Welches Gremium segnet laut dem Artikel über die Skos seit Anfang Jahr die Richtlinien zur Sozialhilfe ab?

- [Textauszug]:
--------------------------------

Samstag, 23. Mai 2015

Und die Skos bewegt sich doch (CH)

Die kantonalen Sozialdirektoren reagieren auf den politischen Druck. Junge sollen bald weniger Sozialhilfe erhalten. Wer nicht kooperiert, kann ab 2016 drastischer bestraft werden.

Statt mehr erhalten etliche Sozialhilfeempfänger künftig weniger Geld vom Staat. Wer nicht kooperiert, kann zudem deutlich stärker sanktioniert werden. Diese und weitere Neuerungen haben die kantonalen Sozialdirektoren am Mittwoch in Thun beschlossen. Die Schweizerische Konferenz für Sozialhilfe (Skos) stellte aufgrund von Studienergebnissen eigentlich eine Erhöhung des Grundbedarfs zur Diskussion – vor allem bei kleinen Haushalten. Dieser Kurs wurde nun korrigiert.

Peter Gomm, Präsident der Sozialdirektorenkonferenz und Solothurner Regierungsrat (SP) machte keinen Hehl daraus, dass dies vor allem politisch motiviert ist: Die Verschärfungen seien eine Reaktion auf die Kritik an der Skos, sagte er an der gestrigen Medienkonferenz. Dem Verband wurde zunehmend vorgeworfen, ihm fehle die politische Legitimation. Zudem sei er nicht gewillt, auf öffentliche Kritik zu reagieren.

Gomm attestierte aber dem neuen Skos-Co-Präsidium von Felix Wolffers und Therese Frösch, es habe den Prozess selber eingeleitet. Die Organisation erarbeitet im Auftrag ihrer 956 Mitglieder (Kantone, Gemeinden, regionale Sozialdienste) Richtlinien zur Sozialhilfe. Wolffers geht davon aus, dass der Verband jetzt gestärkt aus der Krise hervorgeht: «Die Skos bewegt sich», fasste er gestern die Botschaft zusammen. Er nimmt an, dass Gemeinden, die ausgetreten sind oder mit dem Austritt drohten, darauf zurückkommen werden.

Neu haben Kantone das Sagen
Die entscheidende Neuerung in der Geschichte der Skos ist, dass seit Anfang Jahr nicht mehr die Skos die Richtlinien absegnet, sondern die Sozialdirektorenkonferenz. Damit wurde die Kompetenz dahin delegiert, wo letztlich die verbindlichen Leitplanken gesetzt werden, nämlich in den Kantonen. Mit den jüngsten Beschlüssen wurde diese Aufgabenteilung erstmals angewendet. «Die Sozialdirektoren gingen in zwei Punkten über die Empfehlungen der Skos hinaus», betonte Gomm, nämlich beim Grundbedarf und bei den Integrationszulagen. Bei Ersterem war die Skos gegen Kürzungen, bei Letzterem wollte sie weitere Abklärungen.

--------------------------------

- [Bereitgestelltes Material]:
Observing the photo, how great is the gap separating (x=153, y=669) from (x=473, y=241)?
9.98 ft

--------------------------------

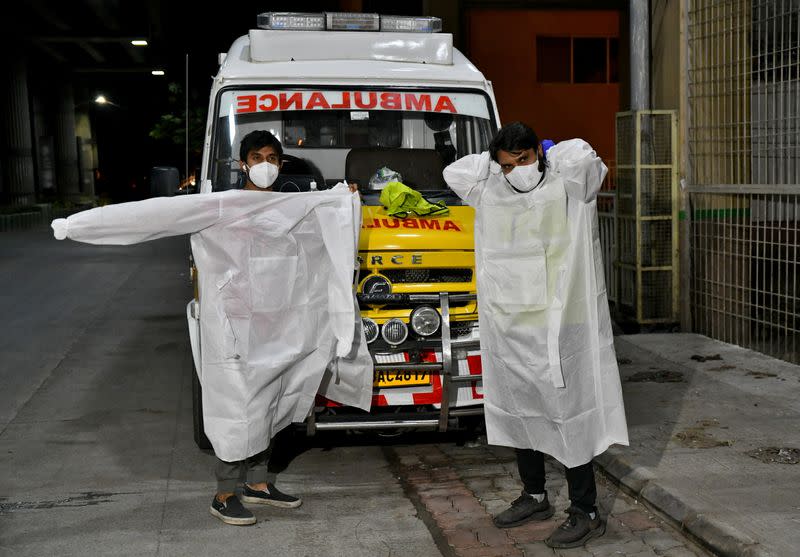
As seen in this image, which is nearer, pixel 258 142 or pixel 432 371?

--------------------------------

- [Lösung]:
Die Sozialdirektorenkonferenz.